Because Jesus died and rose again, the Holy Spirit lives and moves among the people of God.

Because Jesus died and rose again, people from every tribe, tongue, nation, and language are guaranteed to respond to the gospel message with saving faith.

Because Jesus died and rose again, the gospel message will gain a hearing with everyone whom the Lord God calls to himself.

Rest and Hope for Christians who are Weary from Easter

So, to everyone who is already weary with Easter-related ministry – every children’s ministry volunteer, every person who is giving up valuable weekend time for community outreach, every Passion Play performer, every preacher who is struggling to find time for sermon preparation in a hectic Holy Week schedule – hear these holy words of gospel rest.

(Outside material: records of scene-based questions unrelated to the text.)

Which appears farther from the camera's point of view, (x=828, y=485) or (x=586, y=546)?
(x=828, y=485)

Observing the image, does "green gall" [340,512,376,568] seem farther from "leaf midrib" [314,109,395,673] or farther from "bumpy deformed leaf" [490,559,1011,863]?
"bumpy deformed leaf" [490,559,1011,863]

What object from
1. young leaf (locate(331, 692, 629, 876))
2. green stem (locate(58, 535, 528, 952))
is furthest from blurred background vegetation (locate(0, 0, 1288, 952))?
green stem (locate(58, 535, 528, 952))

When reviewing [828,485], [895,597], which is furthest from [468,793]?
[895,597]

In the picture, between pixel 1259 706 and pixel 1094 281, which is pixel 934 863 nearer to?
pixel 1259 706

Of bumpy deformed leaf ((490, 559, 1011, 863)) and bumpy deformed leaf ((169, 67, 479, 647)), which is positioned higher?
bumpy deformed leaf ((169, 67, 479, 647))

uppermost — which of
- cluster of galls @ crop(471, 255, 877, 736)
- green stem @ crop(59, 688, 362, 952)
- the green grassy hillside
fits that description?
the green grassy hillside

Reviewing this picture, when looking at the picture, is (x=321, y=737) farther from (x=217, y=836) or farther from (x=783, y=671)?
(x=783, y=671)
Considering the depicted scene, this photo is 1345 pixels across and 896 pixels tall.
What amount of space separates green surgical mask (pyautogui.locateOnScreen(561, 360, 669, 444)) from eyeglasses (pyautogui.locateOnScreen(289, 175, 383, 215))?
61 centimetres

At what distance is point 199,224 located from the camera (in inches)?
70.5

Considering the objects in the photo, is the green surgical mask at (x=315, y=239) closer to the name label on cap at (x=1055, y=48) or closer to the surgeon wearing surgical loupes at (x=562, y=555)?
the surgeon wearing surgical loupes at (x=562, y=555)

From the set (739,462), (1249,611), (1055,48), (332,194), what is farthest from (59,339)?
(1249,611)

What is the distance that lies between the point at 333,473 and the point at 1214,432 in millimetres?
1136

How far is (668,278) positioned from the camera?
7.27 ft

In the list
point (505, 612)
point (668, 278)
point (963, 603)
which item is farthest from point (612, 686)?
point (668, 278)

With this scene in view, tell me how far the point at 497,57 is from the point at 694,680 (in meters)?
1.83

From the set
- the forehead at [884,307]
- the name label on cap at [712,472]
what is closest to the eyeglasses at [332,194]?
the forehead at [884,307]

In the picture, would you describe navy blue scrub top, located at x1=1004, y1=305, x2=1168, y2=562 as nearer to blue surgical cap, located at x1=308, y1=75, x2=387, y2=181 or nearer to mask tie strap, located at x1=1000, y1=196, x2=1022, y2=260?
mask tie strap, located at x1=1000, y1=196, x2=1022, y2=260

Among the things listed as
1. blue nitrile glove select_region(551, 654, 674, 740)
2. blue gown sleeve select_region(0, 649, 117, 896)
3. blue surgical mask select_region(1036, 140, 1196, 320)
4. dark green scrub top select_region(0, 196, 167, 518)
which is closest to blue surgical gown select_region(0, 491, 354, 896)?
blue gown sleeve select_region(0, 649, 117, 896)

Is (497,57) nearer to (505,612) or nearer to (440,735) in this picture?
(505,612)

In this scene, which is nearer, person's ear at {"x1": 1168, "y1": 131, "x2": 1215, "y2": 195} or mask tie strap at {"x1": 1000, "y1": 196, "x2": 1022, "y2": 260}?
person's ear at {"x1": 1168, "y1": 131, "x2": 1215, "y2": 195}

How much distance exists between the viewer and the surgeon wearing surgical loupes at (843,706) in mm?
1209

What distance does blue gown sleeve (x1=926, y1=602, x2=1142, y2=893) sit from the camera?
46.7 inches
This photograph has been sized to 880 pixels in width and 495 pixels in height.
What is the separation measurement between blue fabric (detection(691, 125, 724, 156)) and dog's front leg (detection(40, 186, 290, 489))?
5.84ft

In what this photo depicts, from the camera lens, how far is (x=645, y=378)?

Easter isn’t the Super Bowl. It’s more like the post-Super Bowl victory parade.

Yes – preparation is required for Championship parades; so is careful planning, publicity, and lots of hard work. But Championship parades don’t determine whether or not there will be victory. They happen only because the victory is securely in-hand.

So, believer: as we carefully plan our Easter services this season, and as we wear ourselves out in the glorious service of King Jesus, remember this. We’re not working for victory, but from victory. No matter how many people attend our gatherings; no matter how many people respond to the gospel with saving faith; no matter how many new members are received into the fellowship of our churches – the following will remain true.

The tomb of Christ is empty.

Those whom he loves are already seated with him in heaven.

His banquet table has seats reserved for folks from every tribe, tongue, nation, and language.

Let’s invite the world to that victory parade. Starting this Easter weekend.